Patti Murin is one of the finest Baker's Wife portrayals I've ever seen, because she leans into her essential Patti Murin-ness. Anyone who has seen Frozen will know what I mean by this: the combination of a bright, strong voice and nuanced acting with endearingly awkward affect and latent horniness. It's this kind of goofy, squirmy, oddly sexy energy that turned Princess Anna in the Broadway Frozen into a standout anti-ingenue role, and Murin plays a winning variant on it here. Her Baker's Wife reads younger than most; she's bored more than just repressed, and eager to break bad at the first opportunity that presents itself. But she's not bad or irresponsible at heart; Murin plays the role as a more tangible foil to the Prince. While he cannot help but do the wrong thing despite wanting to do right, she can't help her essential need to do the right thing, despite wishing she could go a little wilder more often. She may be best known for her voice, but Patti Murin is FUNNY; Amy Sherman-Palladino, if you're reading this, call Patti up for your next project!

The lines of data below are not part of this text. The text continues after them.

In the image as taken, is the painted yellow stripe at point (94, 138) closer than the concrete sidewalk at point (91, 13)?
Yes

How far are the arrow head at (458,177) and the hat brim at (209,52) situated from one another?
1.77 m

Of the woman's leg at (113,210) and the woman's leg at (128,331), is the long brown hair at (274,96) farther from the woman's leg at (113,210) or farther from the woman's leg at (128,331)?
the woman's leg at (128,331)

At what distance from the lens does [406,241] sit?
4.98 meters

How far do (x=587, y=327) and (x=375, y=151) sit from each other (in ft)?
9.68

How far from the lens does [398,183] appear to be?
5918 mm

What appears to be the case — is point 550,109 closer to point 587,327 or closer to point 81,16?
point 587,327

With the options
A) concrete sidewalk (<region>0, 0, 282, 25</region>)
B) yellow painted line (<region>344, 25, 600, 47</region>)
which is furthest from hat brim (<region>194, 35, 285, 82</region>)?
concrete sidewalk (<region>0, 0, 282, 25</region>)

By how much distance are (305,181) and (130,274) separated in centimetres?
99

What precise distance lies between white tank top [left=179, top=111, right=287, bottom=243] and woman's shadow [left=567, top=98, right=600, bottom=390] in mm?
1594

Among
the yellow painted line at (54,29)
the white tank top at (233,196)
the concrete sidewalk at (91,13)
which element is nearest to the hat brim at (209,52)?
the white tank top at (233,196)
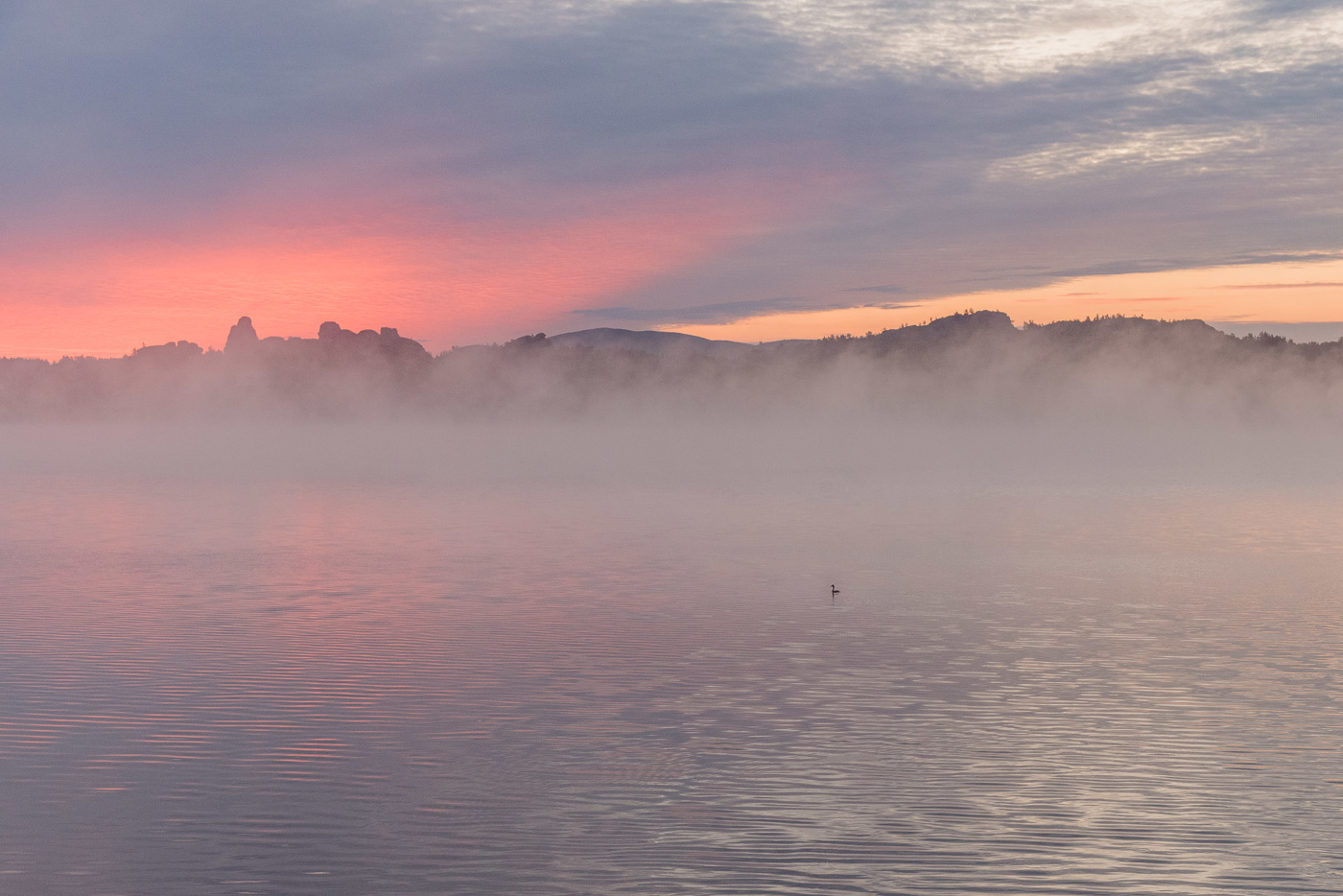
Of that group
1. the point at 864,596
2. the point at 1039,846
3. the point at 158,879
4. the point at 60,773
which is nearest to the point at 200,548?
the point at 864,596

Attention must be paid (another Sondheim line) to Manu Narayan, who has finally cracked the code on the cipher that is the Baker. On the page, the character barely exists, serving mostly as the straight man to the more engaging Baker's Wife. Narayan, however, takes the character in a different direction. In his portrayal, the Baker (the character, not the actor or his portrayal) kinda sucks: he's spineless and almost mindless, a Hamlet-like eternal adolescent who finds it almost physically painful to think for himself or assert himself. There are shades of Tony Shalhoub's endless string of "endearing wreck of a human being" characters in Narayan's Baker, who starts the show as a tangible loser and non-entity... until he can't be that anymore. Narayan's choices and visible growth through the show make sense of the musical's Freudian underpinnings and preoccupation with parental issues, and for the first time in my life (anyone's life?), I can say with confidence that the Baker was my favorite character in the show.

There isn't a weak link in the cast, so I feel compelled to make some more shout-outs: Gene Weygandt's droll Narrator perfectly balances his kooky Mysterious Man. The supporting roles are filled by Pittsburgh mainstays, and it's always a delight to see local talent like Melessie Clark, Brady D. Patsy and Christine Laitta get to shine in a AAA-tier production like this. Another Pittsburgher, Theo Allyn, adds to their growing resume of "not quite benign weirdos" with the most delightfully dissolute Jack's Mother I've ever seen. Television star Joe Serafini is a warm, funny and charming Jack, who makes the character make sense as a daydreaming oddball instead of an idiot, and Joe Carroll's leaping and posing Prince makes another slightly hoary character feel fresh.

Finally, the shadow of the recent Broadway revival and tour hangs over this Into the Woods in one unmistakable (but very welcome) way: I don't think we're ever going to see another immobile prop Milky White in any production. Thanks to the 2022 Broadway production's breakout star Kennedy Kanagawa, Milky White is now nearly inseparable from the notion of a hypermobile puppet, operated and portrayed by a single actor Avenue Q style. The puppet is designed by Lisa Liebering and the role is acted and puppeted simultaneously by Lu Zielinski. It's an immediately winning performance and design for this surprisingly large role, and it's telling that the standing ovation started on Zielinski's (and the puppet's) bow.

It doesn't matter how often you've seen Woods, you'll find something new here, just as the Baker's Wife found something new in the Baker when he forced himself out of his permanent comfort zone. Never bet against CLO: like witches and princes, they always manage to come out on top.